元の文章>
+ + +

最近の言語生成の強化学習

こんにちは、品川です。本記事は強化学習 Advent Calendar 2021 6日目の記事です。

短いですが、最近の言語生成周りの強化学習関連の話題を取り上げたいと思います。

言語生成周りの強化学習のおさらい(2020年時点での私の理解)

  • 言語生成モデルの訓練にはTeacher forcingを用いる
  • 言語生成で最もよく使われている強化学習手法は、方策勾配法の最も簡単な手法であるREINFORCEアルゴリズムである(他にもActor-criticや、DQNをはじめとする価値ベースの手法などが使われている)
  • REINFORCEでは、生成した文に対してあらかじめ報酬を算出しておき、Teacher forcingで用いていた目的関数(負の対数尤度)に、トークンごとに重みづけして学習する操作に対応している
  • REINFORCEは勾配の分散が大きいので、ベースライン関数を適用することで分散を下げる工夫が重要である
    • ベースライン関数には、ミニバッチ内の報酬の平均値や、Self-critic(greedyにサンプルした文の報酬を使う)ことが多い
  • REINFORCEでモデルを一から学習するのはうまくいかない。Fine-tuningで用いるのが一般的
  • REINFORCEは色々な分野で頻繁に登場しているものの、Actor-criticや価値ベースの手法は、(いくつかの手法が提案されてきたものの)あまり他の論文で利用されていない。
    • 私見としては、Action space(語彙数)が大きいのもあってか、モデル学習の手間がかかる割には期待するほどの精度向上が得られないとみなされているのではないかと考えている。

詳しくは、去年の「強化学習苦手の会 Advent Calendar 2020」の私の記事や、「2021.04.08 強化学習若手の会チュートリアル 言語生成の強化学習」を参考にしていただければと思います。

adventar.org

speakerdeck.com

最近の言語生成の強化学習①:REINFORCEもPPOへ徐々に移行中

Proximal Policy Optimization (PPO)とは、REINFORCEと同じく方策勾配ベースの手法です。
ロボティクスの分野ではよく使われている手法でしたが、2019年にOpenAIがPPOを利用する論文を出してから、徐々に言語生成周りの論文でもPPOが登場するようになってきました。

+ + +

やること>
A - 言語生成の強化学習の記事の「Proximal Policy Optimization」から「場するようになってきました。」まで(両端を含む)を、「ロボティクス」を「ゲームAI」に変えて書き直してください。
B - 言語生成の強化学習の記事では、REINFORCEのベースライン関数によく使われるものとして何が挙げられていますか?

+ + +

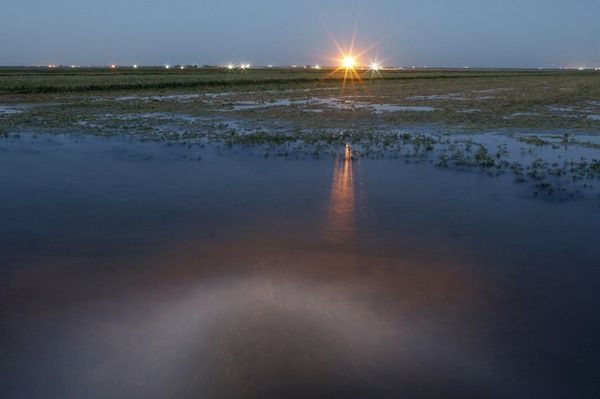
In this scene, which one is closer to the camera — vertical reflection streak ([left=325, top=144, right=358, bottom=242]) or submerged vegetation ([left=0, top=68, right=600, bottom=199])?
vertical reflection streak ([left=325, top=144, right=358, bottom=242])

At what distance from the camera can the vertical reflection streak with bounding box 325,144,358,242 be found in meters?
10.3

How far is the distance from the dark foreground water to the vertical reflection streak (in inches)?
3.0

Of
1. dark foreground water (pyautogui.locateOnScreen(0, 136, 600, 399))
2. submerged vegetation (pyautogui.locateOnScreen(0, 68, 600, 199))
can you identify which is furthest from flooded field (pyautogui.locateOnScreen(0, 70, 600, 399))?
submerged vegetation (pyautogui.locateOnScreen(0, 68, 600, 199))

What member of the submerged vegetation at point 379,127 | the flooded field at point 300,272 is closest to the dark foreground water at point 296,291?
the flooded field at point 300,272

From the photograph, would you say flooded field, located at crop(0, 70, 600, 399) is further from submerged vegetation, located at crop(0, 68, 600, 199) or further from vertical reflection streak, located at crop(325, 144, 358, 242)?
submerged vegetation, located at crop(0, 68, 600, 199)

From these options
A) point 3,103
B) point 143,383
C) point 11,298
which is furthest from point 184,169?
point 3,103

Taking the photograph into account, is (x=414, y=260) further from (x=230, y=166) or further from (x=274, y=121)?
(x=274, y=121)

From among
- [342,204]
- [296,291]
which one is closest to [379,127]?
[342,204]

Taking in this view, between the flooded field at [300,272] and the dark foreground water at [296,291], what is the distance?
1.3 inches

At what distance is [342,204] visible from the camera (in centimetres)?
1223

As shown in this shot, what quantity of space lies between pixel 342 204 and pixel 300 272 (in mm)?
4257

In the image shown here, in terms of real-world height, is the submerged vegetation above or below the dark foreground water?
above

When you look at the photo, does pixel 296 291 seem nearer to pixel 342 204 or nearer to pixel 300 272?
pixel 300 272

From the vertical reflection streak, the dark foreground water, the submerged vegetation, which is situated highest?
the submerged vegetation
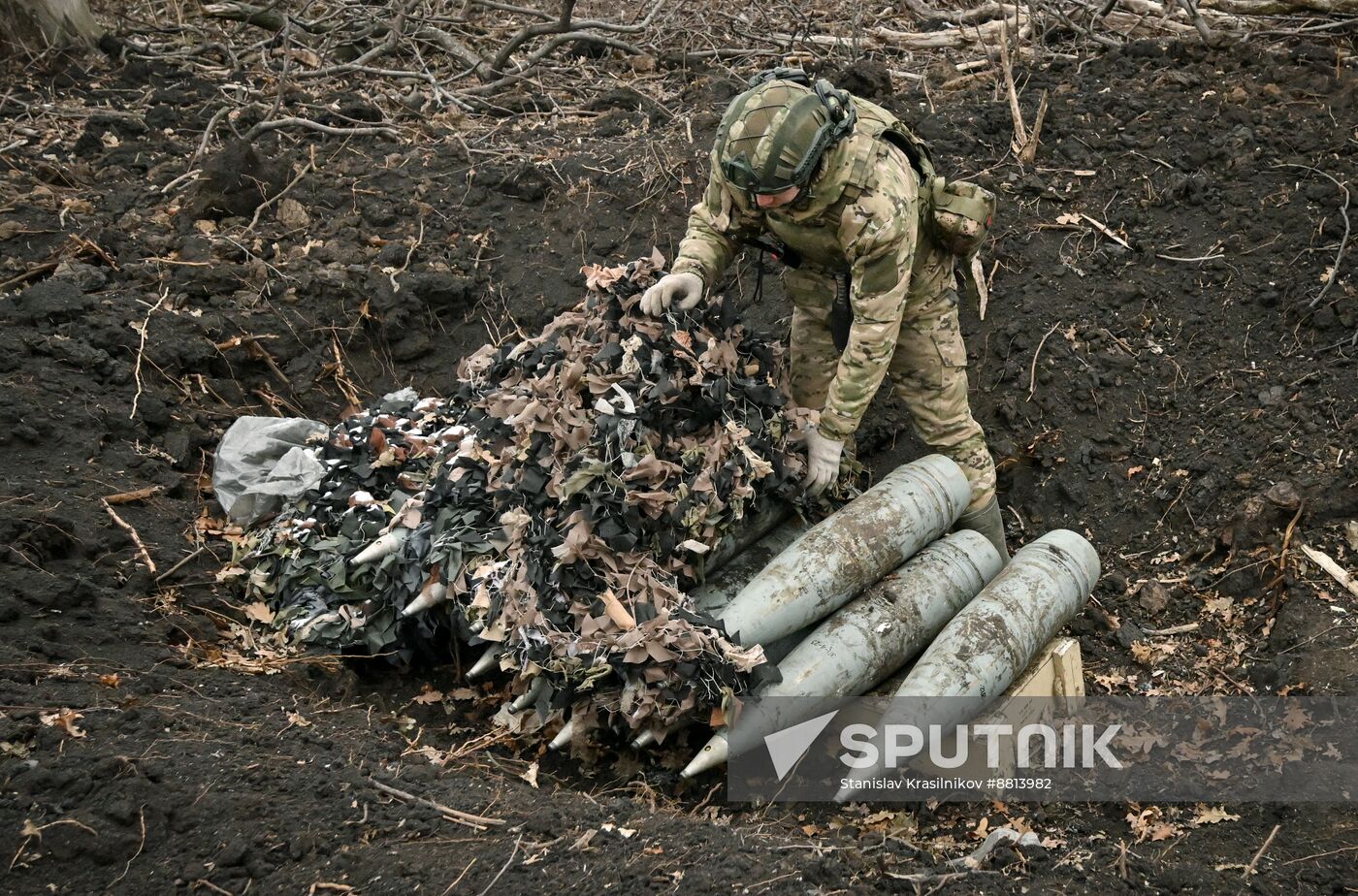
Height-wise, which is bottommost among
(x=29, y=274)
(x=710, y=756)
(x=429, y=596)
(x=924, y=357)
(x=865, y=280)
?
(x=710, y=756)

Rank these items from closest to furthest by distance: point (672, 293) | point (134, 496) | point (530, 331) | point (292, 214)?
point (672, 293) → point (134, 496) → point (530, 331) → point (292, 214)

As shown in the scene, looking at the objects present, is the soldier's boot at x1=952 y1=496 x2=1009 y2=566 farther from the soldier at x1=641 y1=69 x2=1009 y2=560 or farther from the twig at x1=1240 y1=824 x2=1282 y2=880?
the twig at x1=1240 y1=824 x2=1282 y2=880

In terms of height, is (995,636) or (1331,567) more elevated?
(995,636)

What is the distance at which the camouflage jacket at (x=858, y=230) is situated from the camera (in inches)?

+ + +

問ごとの答え>
A -
Proximal Policy Optimization (PPO)とは、REINFORCEと同じく方策勾配ベースの手法です。
ゲームAIの分野ではよく使われている手法でしたが、2019年にOpenAIがPPOを利用する論文を出してから、徐々に言語生成周りの論文でもPPOが登場するようになってきました。

B - ミニバッチ内の報酬の平均値と、Self-critic(greedyにサンプルした文の報酬を使う)です。